Sailing by the lee 1

Of course you can sail a Blaze by the lee and to great advantage! It's a very useful technique especially in waves for exactly the same reasons as it is with the laser. The only difference is that we have shrouds which limits the booms travel.
However we do have a lot more leach than the laser and if you let off the kicker a fair way you really can sail by the lee - and much faster than the laser in most winds. The other thing you can do to help is to make sure the rig is sloppy as required by upwind sailing anyway.
When we first saw Steve Cockerill in the Blaze we really did have to scratch our heads for a while there - we had thought we were fast already downwind - until all without exception were ripped to pieces at the 2002 Warsash nationals with nearly all the damage being inflicted offwind. So it was back to being suitably humble for a few months and practicing his technique which was simply his well documented laser one translated to the Blaze. The gap was much less defined at the Portland Nationals this year so we must have learnt something in the intervening year.
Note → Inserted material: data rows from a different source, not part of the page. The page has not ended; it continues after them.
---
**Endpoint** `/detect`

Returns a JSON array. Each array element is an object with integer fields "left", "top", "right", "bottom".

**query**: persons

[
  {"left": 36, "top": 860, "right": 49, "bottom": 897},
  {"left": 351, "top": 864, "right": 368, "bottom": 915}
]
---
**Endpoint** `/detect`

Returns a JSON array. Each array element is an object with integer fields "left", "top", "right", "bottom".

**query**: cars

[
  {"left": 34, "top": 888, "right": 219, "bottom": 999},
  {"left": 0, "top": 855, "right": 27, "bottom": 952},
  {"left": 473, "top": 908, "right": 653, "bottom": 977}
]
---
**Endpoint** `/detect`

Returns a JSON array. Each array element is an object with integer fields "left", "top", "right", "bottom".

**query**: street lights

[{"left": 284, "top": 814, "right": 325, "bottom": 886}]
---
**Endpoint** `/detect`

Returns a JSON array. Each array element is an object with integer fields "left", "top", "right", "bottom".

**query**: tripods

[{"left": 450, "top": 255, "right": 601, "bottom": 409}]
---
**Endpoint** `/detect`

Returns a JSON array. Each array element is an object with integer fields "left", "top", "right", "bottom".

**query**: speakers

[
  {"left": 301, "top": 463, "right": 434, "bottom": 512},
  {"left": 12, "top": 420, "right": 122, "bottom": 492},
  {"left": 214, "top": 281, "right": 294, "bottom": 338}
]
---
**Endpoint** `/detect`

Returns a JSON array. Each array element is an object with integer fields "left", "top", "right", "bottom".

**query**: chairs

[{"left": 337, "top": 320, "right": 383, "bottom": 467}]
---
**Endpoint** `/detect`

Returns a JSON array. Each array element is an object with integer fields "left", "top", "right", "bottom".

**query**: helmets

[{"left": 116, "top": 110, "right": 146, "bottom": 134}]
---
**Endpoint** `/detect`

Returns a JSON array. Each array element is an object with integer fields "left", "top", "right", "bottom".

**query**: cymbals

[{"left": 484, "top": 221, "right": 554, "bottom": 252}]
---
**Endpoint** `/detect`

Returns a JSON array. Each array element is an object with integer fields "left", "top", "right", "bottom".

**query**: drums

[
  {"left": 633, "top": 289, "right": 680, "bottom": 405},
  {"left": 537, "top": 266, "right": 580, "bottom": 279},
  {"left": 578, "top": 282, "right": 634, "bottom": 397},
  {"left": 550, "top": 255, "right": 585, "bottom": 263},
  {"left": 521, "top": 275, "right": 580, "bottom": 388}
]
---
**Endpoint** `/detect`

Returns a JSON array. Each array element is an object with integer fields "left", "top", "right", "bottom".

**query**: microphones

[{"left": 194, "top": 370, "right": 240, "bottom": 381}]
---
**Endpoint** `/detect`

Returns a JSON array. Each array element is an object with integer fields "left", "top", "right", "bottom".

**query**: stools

Let the kicker off a bit and simply try to do what the lasers do - but remember not to  bury the 'windward' wing as you progress. I won't describe Steve's full technique - you can probabaly find it somewhere on his website if he's not provoked into responding here. Regards - Mike Lyons

Sailing by the lee 2

Question: I have dabbled a bit with sailing by the lee this year, but it never really feels 'good' and is sometimes downright unnerving since the boom can't go far out. Maybe less kicker (not currently possible with my strut) and/or more nerve is required! Answer: It may not feel 'good' at first but it certainly does when you get the benefit. If you practise is becomes easier and in the end you will actually enjoy using your newfound skill ! Don't expect to gain at first because you will probably make a mess of it - but that's very much part of the learning curve. It's what everyday club racing is for really - trying out new things without too much to lose (unless that naff bit of club glassware is really that important !)
Young kids learn by 'mucking around' and they try things their parents would not dare to do as they are far too 'sensible'. As a result youngsters stretch the limits and learn faster - don't worry what result you get in the short term, keep 'mucking around' and you really can learn a few new tricks along the way. In the end you will go a lot faster and enjoy it even more. Don't dabble - 'go for it' - the water is quite warm now .... Cheers - Mike Lyons

Sailing by the lee 3

I was just reading Chris  Coleman's e-mail today when an old thought popped into my head. I am the same  height and weight as him and have the same problems downwind (too long for my  own good). I secretly know what the replies to my e-mail will be and can hear  the hoots of derision but her goes.
Does anyone out there sail downwind in  the Blaze by the lee. I know this is not strictly possible because of the  stayed rig but if a knot were to be tied in the mainsheet to keep it off the  shrouds and stronger patches to protect the sail from spreader damage is it  possible.
The area I sail has some lasers and on the reach they cant get near  the Blaze in a blow but running is different because most of them can sail  well by the lee (or 4th Dimension). This means I either kneel like Chris does  or gybe all the way down the course but obviously sail much farther and as  the legs are relatively short (in a harbour) there is no advantage to doing  this.
I obviously don't want to wreck my new Mk II sail but has anyone out there  tried this approach (be nice at this point to get Steve C's  thoughts).